Figure 4. Mitochondrial Respiration Compensates for Gpi1 Deficiency in the Homeostatic SFB Th17 Cells.

(A) Lactate secretion of in vitro-cultured Olfr2 and Gpi1 KO np/p Th17 cells. Cells were cultured as in Figure 3A. At 96 h, cells were re-plated in fresh RPMI medium with 10% dialyzed FCS, and supernatants were collected 12 h later for lactate quantification by GC-MS.

(B) Seahorse experiment showing the oxygen consumption rate (OCR) of in vitro-cultured Th17 cells at baseline and in response to oligomycin (Oligo), carbonyl cyanide 4-(trifluoromethoxy) phenylhydrazone (FCCP), and rotenone plus antimycin (R + A). 10 replicates were used for the npTh17 Olfr2 and Gpi1-targeted cells, 7 replicates for the pTh17 Olfr2, and 6 replicates for the pTh17 Gpi1 sets of targeted cells.

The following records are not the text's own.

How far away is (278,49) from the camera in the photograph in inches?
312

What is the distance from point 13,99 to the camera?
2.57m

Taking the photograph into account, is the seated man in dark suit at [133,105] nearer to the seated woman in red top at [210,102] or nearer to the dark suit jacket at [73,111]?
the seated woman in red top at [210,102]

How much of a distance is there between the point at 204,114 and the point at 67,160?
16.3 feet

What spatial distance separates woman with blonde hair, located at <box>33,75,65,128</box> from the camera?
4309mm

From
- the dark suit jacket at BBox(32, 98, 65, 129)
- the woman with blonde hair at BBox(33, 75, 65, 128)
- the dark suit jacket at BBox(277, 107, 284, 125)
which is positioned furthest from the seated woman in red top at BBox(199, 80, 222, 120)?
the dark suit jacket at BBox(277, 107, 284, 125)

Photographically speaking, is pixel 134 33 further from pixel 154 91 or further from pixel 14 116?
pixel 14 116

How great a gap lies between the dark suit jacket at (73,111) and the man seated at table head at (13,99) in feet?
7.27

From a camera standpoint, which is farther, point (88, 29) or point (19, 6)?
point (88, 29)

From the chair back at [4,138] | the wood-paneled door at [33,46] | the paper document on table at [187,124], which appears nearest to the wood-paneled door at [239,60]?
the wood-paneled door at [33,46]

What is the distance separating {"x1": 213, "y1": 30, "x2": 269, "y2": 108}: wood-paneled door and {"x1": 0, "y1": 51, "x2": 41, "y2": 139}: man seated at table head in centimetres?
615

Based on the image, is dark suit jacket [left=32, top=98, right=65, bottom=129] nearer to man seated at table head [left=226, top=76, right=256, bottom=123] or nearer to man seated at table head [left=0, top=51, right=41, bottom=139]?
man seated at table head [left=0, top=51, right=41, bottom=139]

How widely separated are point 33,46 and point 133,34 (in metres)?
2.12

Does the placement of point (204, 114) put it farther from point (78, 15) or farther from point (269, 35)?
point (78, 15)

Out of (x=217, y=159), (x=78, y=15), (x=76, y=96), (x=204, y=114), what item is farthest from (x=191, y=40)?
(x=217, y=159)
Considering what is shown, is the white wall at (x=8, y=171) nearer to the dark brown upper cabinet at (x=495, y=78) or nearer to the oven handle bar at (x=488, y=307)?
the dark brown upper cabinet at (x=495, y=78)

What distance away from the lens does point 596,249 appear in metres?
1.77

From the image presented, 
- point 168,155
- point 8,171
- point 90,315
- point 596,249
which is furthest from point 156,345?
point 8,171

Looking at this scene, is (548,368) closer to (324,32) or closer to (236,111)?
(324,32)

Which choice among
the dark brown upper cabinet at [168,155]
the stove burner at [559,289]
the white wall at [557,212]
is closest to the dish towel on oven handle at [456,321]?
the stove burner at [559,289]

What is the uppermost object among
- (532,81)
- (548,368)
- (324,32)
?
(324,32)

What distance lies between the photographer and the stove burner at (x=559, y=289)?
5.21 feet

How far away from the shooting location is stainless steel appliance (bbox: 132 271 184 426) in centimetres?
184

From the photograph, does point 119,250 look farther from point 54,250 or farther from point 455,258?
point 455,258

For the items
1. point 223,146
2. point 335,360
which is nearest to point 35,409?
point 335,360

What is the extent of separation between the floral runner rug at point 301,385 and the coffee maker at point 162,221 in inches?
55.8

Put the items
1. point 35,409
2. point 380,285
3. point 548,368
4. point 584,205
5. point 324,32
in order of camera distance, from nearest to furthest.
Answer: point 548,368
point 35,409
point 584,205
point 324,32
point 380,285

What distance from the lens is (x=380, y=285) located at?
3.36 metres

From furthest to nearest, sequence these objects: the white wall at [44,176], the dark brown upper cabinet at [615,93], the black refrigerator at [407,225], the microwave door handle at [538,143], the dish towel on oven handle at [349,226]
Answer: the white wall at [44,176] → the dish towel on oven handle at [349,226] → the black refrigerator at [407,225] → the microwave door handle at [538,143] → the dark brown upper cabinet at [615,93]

(C) ATP linked respiration rate quantified based on experiments in (B). Representative data from three independent experiments are shown.

(D) Relative number of Th17 cells cultured for 120 h in vitro (as in Figure 3A), in the presence or absence of 10 nM antimycin A. Cell number was normalized to control (Olfr2-targeted cell number was set as 100). n = 3; data are representative of two independent experiments.

(E) 7B8 Cas9-naive CD4⁺ T cells were electroporated with a mixture of two guide amplicons (for double KO) before transfer into recipient mice. Left, representative FACS plots showing the frequencies of co-transferred Olfr2⁺Olfr2 control and indicated gene KO CD4⁺ T cells in the SILP of the SFB model at day 15. Right, compilation of cell-number ratios of glycolysis gene KO group to the co-transferred Olfr2⁺Olfr2 control. The ratio was normalized to Olfr2⁺Olfr2/Olfr2⁺Olfr2 co-transfer. Three independent experiments were performed with the same conclusion.

p values were determined using t tests.